More specifically, how do I turn something like this:
Transaction,Type,Currency,Amount,USD Equivalent,Details,Outstanding Loan,Date / Time
NXTnxxxxxxxxx,Interest,ADA,0.06513149,$0.14267261305268,approved / ADA Interest Earned,$0.00,2021-08-16 01:00:04
NXTGxxxxxxxxx,Interest,ADA,0.06887155,$0.15001153355925,approved / ADA Interest Earned,$0.00,2021-08-15 01:00:03
NXTcxxxxxxxxx,Interest,ADA,0.06511621,$0.13219163652648,approved / ADA Interest Earned,$0.00,2021-08-14 01:00:03
NXTaxxxxxxxxx,Exchange,USDC/ADA,-1166.227927 / +571.00203394,$1165.3789130691,approved / Exchange USD Coin to Cardano,$0.00,2021-08-13 15:39:29
NXTDxxxxxxxxx,Deposit,USDC,1166.227927,$1187.6814460844,approved / 0xc000000000000000000000000000000000000000000000000000000000000000,$0.00,2021-08-12 20:48:22
Into this:
2021-08-16 01:00:04 Interest -- approved / ADA Interest Earned
Assets:Current:Nexo:ADA 0.06513149 ADA
Income:Interest:Nexo:ADA -$0.14267261305268
2021-08-15 01:00:03 Interest -- approved / ADA Interest Earned
Assets:Current:Nexo:ADA 0.06887155 ADA
Income:Interest:Nexo:ADA -$0.15001153355925
2021-08-14 01:00:03 Interest -- approved / ADA Interest Earned
Assets:Current:Nexo:ADA 0.06511621 ADA
Income:Interest:Nexo:ADA -$0.13219163652648
2021-08-13 15:39:29 Exchange -- approved / Exchange USD Coin to Cardano
Assets:Current:Nexo:ADA 571.00203394 ADA
Assets:Current:Nexo:USDC -1166.227927 USDC
2021-08-12 20:48:22 Deposit -- approved / 0xc000000000000000000000000000000000000000000000000000000000000000
Assets:Current:Nexo:USDC 1166.227927 USDC
Equity:Transfers -$1187.6814460844
Quick Conversion Using Awk
The actual process of writing the script took a few minutes, the result being this bash script:
#!/bin/bash
awk -F "," '{
if ($2 ~ /Interest/)
{print $8 " " $2 " -- " $6 "\n\tAssets:Current:Nexo:" $3 " " $4 " " $3 "\n\tIncome:Interest:Nexo:" $3 " -" $5; print "\n";}
if ($2 ~ /Deposit/)
{print $8 " " $2 " -- " $6 "\n\tAssets:Current:Nexo:" $3 " " $4 " " $3 "\n\tEquity:Transfers -" $5; print "\n";}
if ($2 ~ /Exchange/)
{
split($3,a,"/"); # split into the two currencies
split($4,b,"/"); # split into the two amounts
gsub(/\+/,"",b[2])
print $8 " " $2 " -- " $6 "\n\tAssets:Current:Nexo:" a[2] " " b[2] " " a[2] "\n\tAssets:Current:Nexo:" a[1] " " b[1] " " a[1]; print "\n";}
}' nexo_transactions.csv > nexo.ada.ledger
The few things I’ll call out since it wasn’t completely obvious when I started:
- By default awk’s field separator is a space. Since this is a CSV file, we want to use a comma instead. This is the
-F ","
part of the above script. - Because we want slightly different behavior depending on the type of transaction, we need to use
if
statements that test if a the second (ie the “type”) field is the one we want. - The various “exchange” transactions had additional info packed into the
Currency
andAmount
fields. Basically there were two values that we needed to extract from the one field. Because of this, we use thesplit(<field>, <local-variable>, <delimiter>)

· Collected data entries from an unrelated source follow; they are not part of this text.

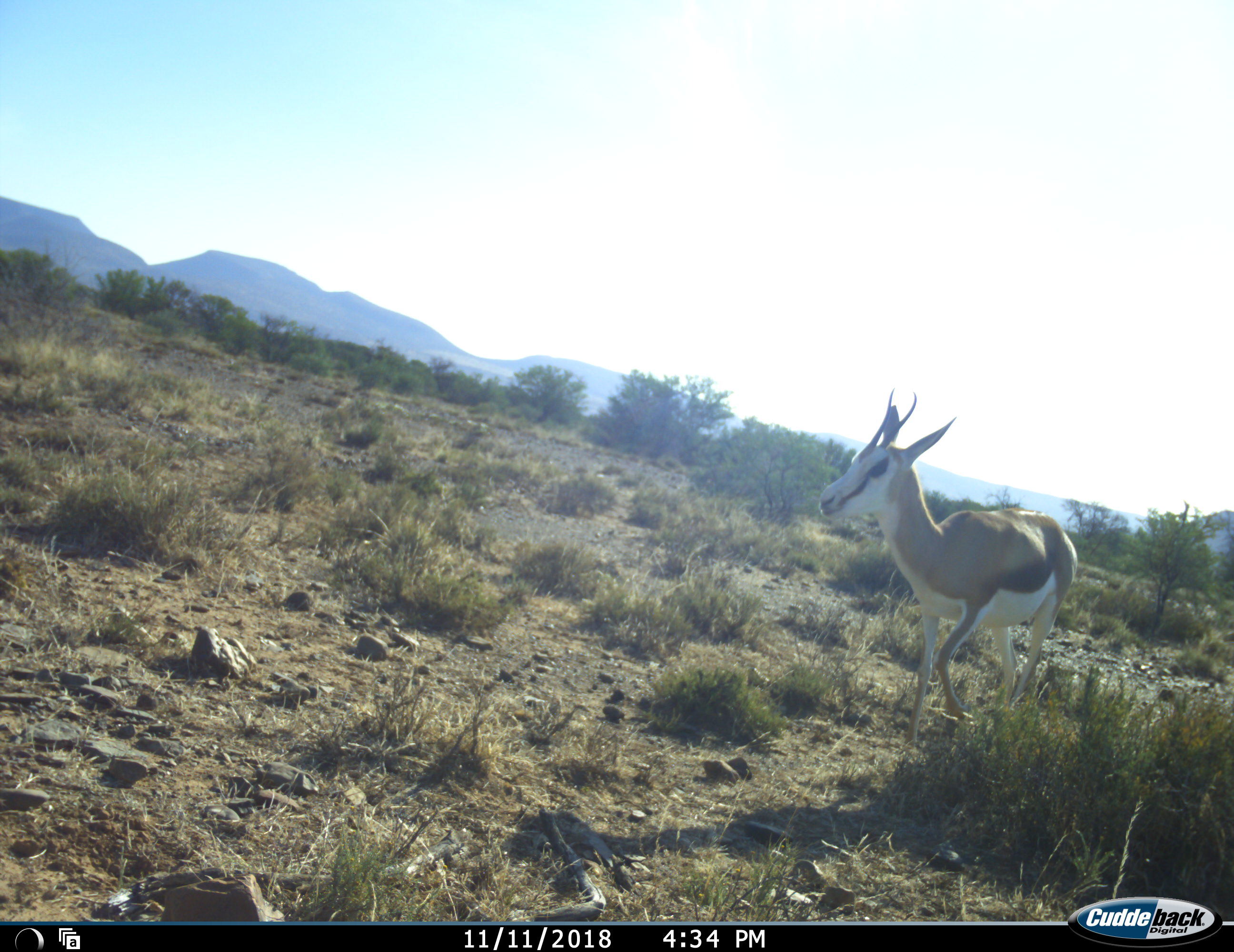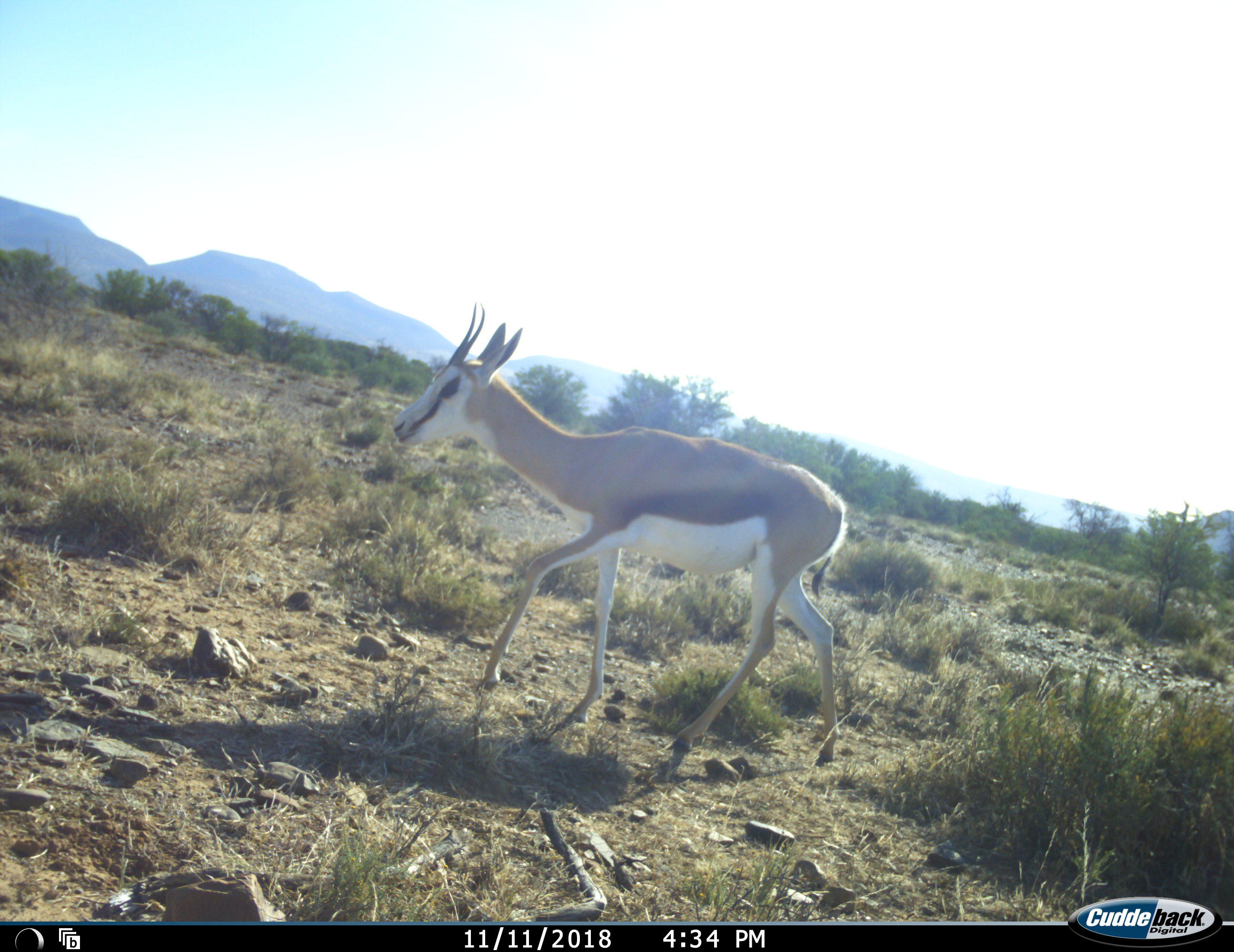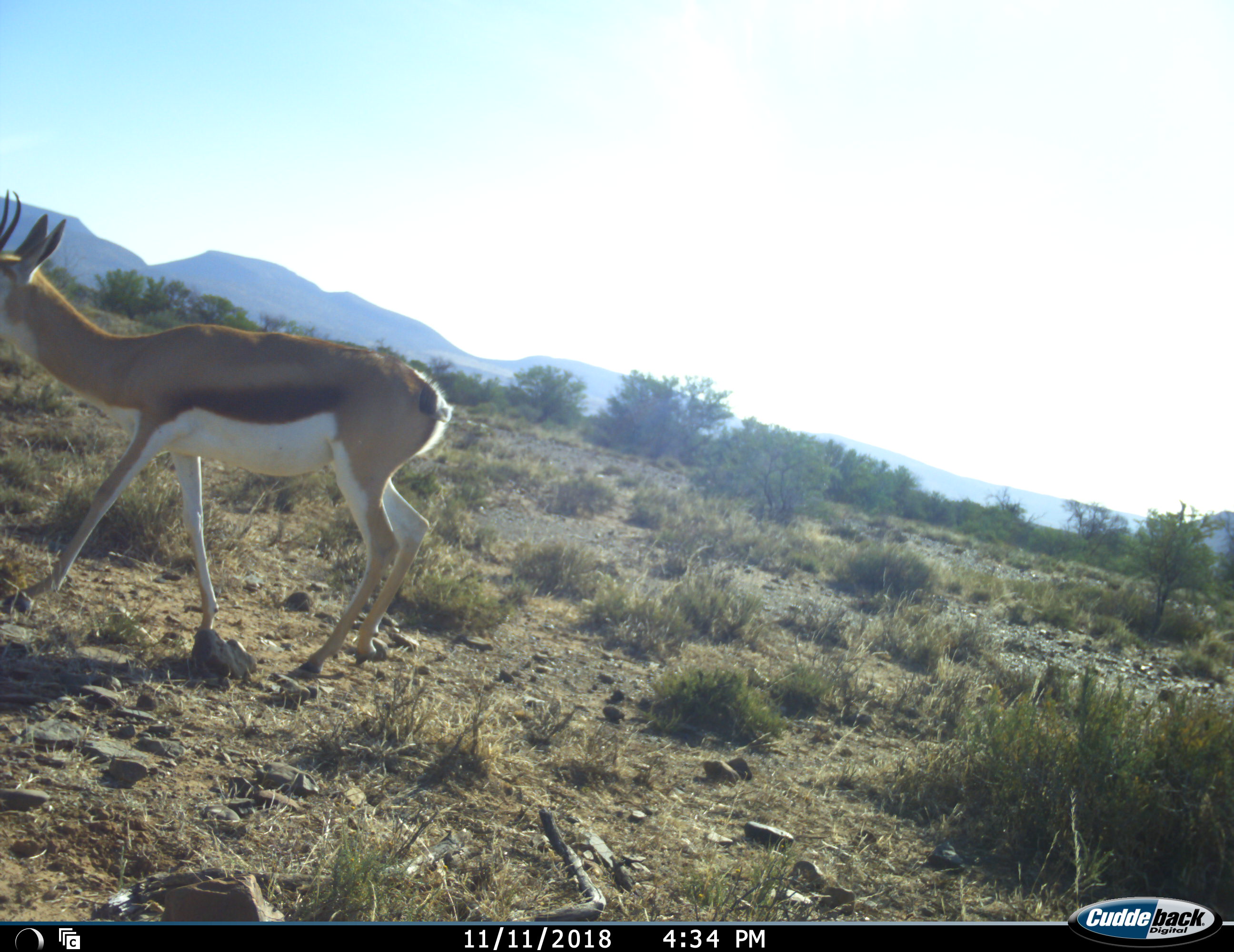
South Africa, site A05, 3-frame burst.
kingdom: Animalia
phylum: Chordata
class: Mammalia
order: Artiodactyla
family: Bovidae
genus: Antidorcas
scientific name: Antidorcas marsupialis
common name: springbok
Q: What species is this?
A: Springbok (Antidorcas marsupialis).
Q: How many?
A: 1.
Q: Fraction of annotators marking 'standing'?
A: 0%.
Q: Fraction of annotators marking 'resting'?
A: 0%.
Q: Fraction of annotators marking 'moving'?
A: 100%.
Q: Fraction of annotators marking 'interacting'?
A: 0%.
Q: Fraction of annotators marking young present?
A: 0%.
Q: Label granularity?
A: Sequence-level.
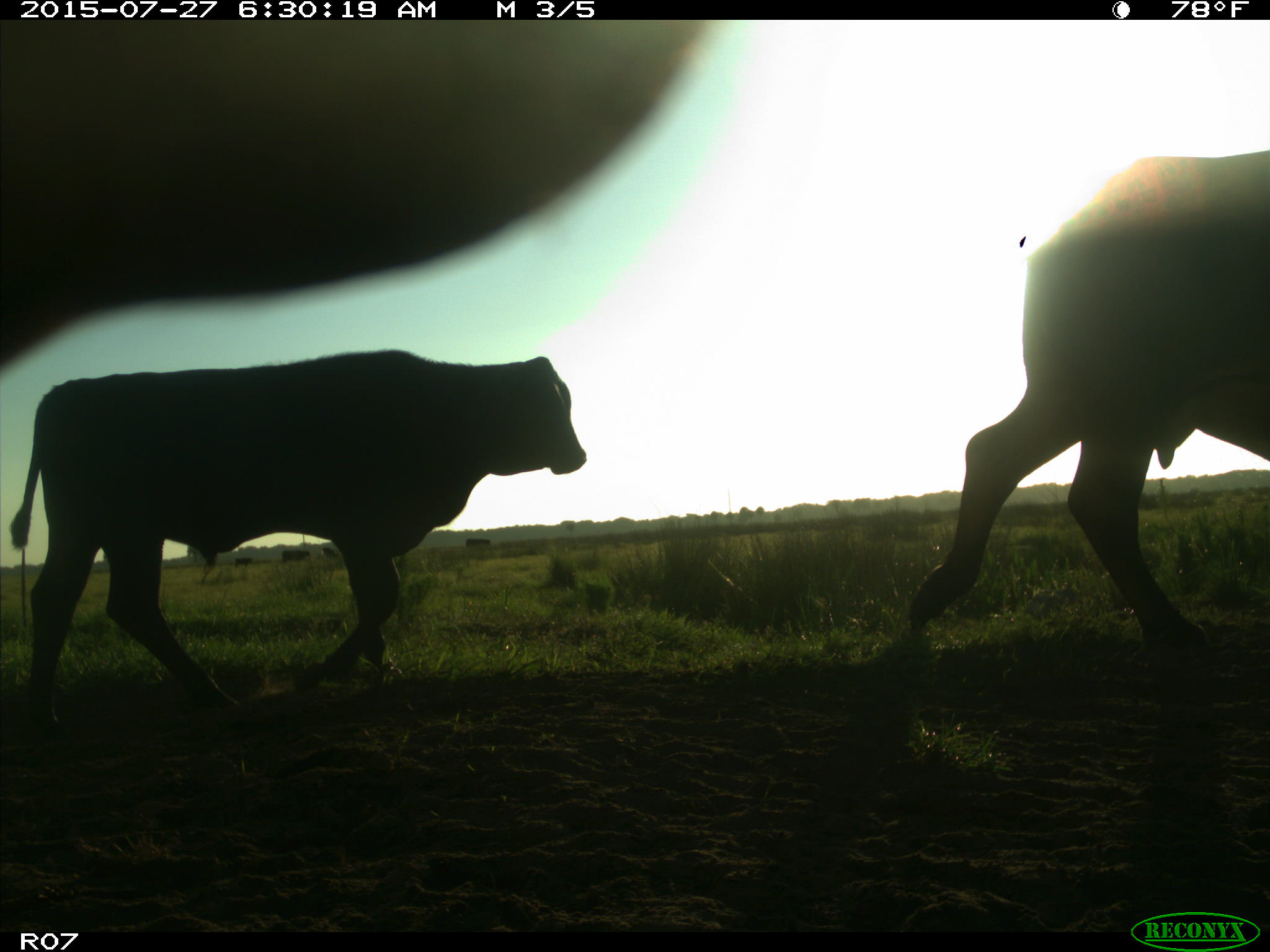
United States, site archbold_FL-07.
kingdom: Animalia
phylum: Chordata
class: Mammalia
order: Artiodactyla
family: Bovidae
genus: Bos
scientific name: Bos taurus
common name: domestic cow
Bos taurus (domestic cow).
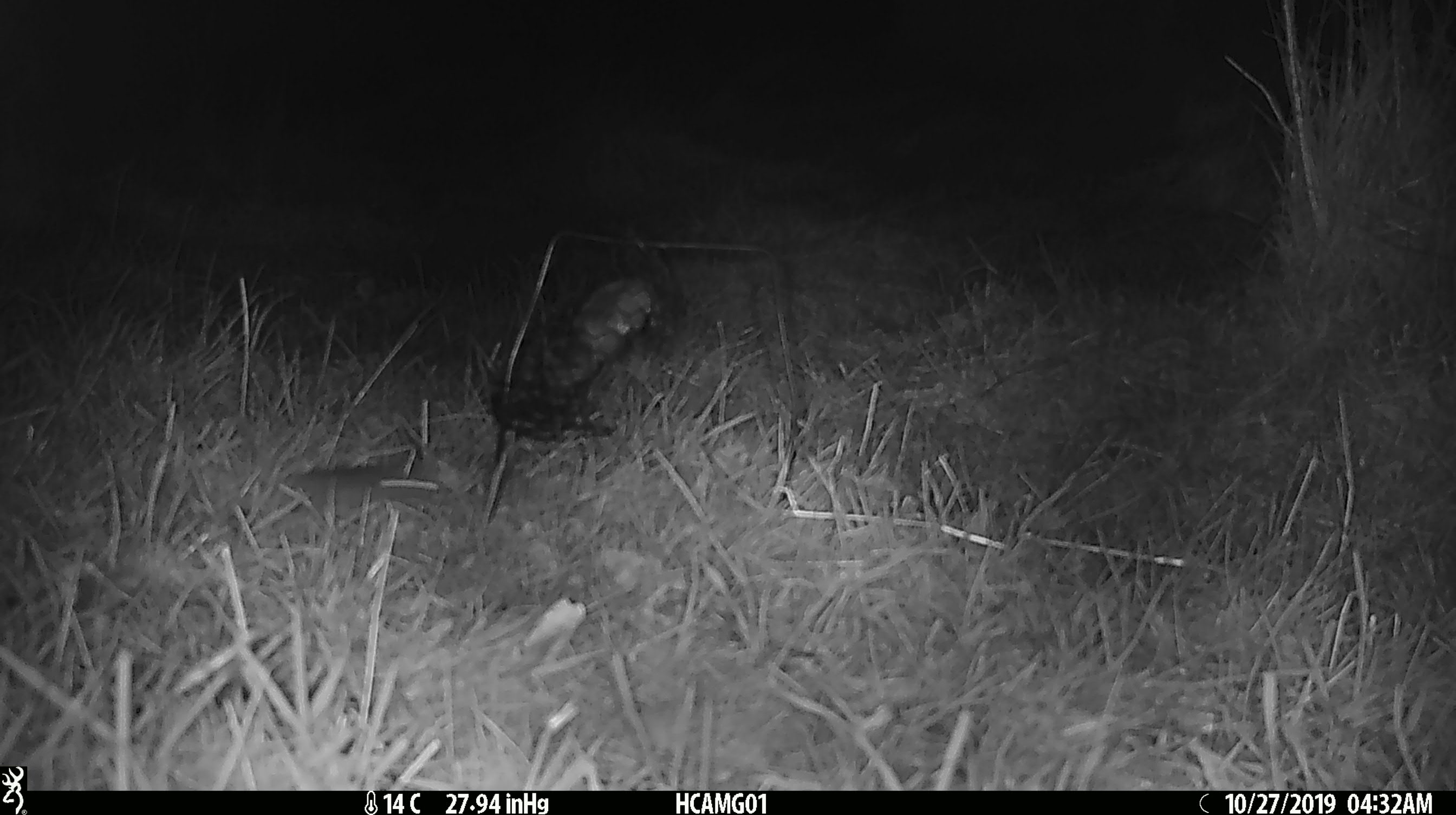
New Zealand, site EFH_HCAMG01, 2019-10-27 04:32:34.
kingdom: Animalia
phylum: Chordata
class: Mammalia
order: Rodentia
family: Muridae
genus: Mus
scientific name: Mus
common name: mouse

function. - Lastly, I didn’t know until working through this exercise, but Ledger-cli doesn’t like to have a plus preceeding positive amounts. Because Nexo is explicit in adding the plus, I added the
gsub(<search-regex>, <replacement>, <string>)
function to replace the plus in the “split” amount field.